Practice with your eyes open, and drop any identification with thought.

Once again find your seat and take a few deep breaths and gently close your eyes. You’ll find you can meditate with your eyes open or closed. It doesn’t matter in the end, but for the moment, let’s keep them closed and become aware of the sensation of breathing. As we did yesterday, become aware of the feeling of your face and head.

Whatever it is that’s appearing in consciousness that tells you you have a face and a head, whether it’s pressure, temperature, something is appearing. And yet most of the time we feel that we are in our heads, behind our faces. I want you to notice how untenable that is from the point of view of consciousness. The feelings of your face and head are rising in consciousness in this moment. They’re appearing in this same condition where sounds and other sensations and even thoughts themselves are arising.

Your thoughts are not in your head as a matter of experience. Everything is simply appearing in awareness in this moment. Again, this is not a statement about consciousness being independent of the brain. We can think and talk about that in one of the lessons. I’m talking about the raw experience.

There’s just sensation arising in each moment in consciousness. And this includes the feeling of having ahead, the feeling of being behind your face. And it even includes the experience of looking out at a world that appears to be other than what you are. So in this moment, open your eyes and simply look at your visual field, at this bright display of color and shadow. This too is appearing in the same space.

This is the same place where thoughts and sensations are arising. This is consciousness. And if that’s not obvious to you, I’d like you to consciously visualize something in the space before you. Picture a candle burning a few inches from your nose. Something appeared there.

People who can visualize very clearly might see something quite vivid. For others of us, it could be just this subtle impression of vision, but something happened. Right? That’s a thought appearing in your visual field. All of this is a construct of your brain that has very much the quality of a dream.

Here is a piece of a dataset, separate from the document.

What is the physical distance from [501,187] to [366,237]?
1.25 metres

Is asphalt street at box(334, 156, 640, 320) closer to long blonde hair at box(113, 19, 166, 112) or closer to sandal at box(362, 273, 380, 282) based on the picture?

In waking life, our brains are doing much the same thing they’re doing while we’re dreaming. They’re just constrained by data coming in from the world. But everything you can see in the world as the world is appearing by virtue of what your brain is doing, and it’s appearing in consciousness. And there’s only one space in which anything can appear. And it’s right here in this field of color and light and sensation.

K. There’s a unified space wherein everything that can be noticed is noticed and changes moment to moment. Now close your eyes again. And rather than lose your connection to seeing, now stare into the darkness behind your eyelids. That too is a visual field.

Really, every bit as much as what you saw with your eyes open. It may be indistinct. You may be apt to forget about it in a few moments, but there is potentially much to see there. As a matter of experience, there’s nothing outside of consciousness. So simply rest as that condition in which thoughts and sensations and sights and sounds and moods and emotions arise in each moment.

You find your attention becoming diffuse. You’re not noticing anything with any real clarity. You might sharpen it up by paying very careful attention to the breath. And again, the use of a mental note can be very helpful here. Either in and out or actually counting your breaths.

And starting again at 1 when you lose count. In this last minute of the session, just begin again. And just leave your mind totally relaxed. And notice whatever you notice spontaneously. Well, as you can see, some of these sessions have a little more of a philosophical character.

The kinds of considerations I’ve been talking about in some of the lessons begin to intrude. I try to strike a a balance here. But sometimes, it’s good to bring into a meditation session a more conceptual approach, which is what I did a little at the beginning here. We will be revisiting this territory many times before the course is over. So if some of it seemed a little hard to grasp at this point, no worries.

Once again, thank you for your practice. Please don’t underestimate the power and utility of spending just 10 minutes like this each day. As I said at the beginning of the course, the difference between 0 and 10 minutes is truly enormous. So you should feel very good about spanning that particular gulf.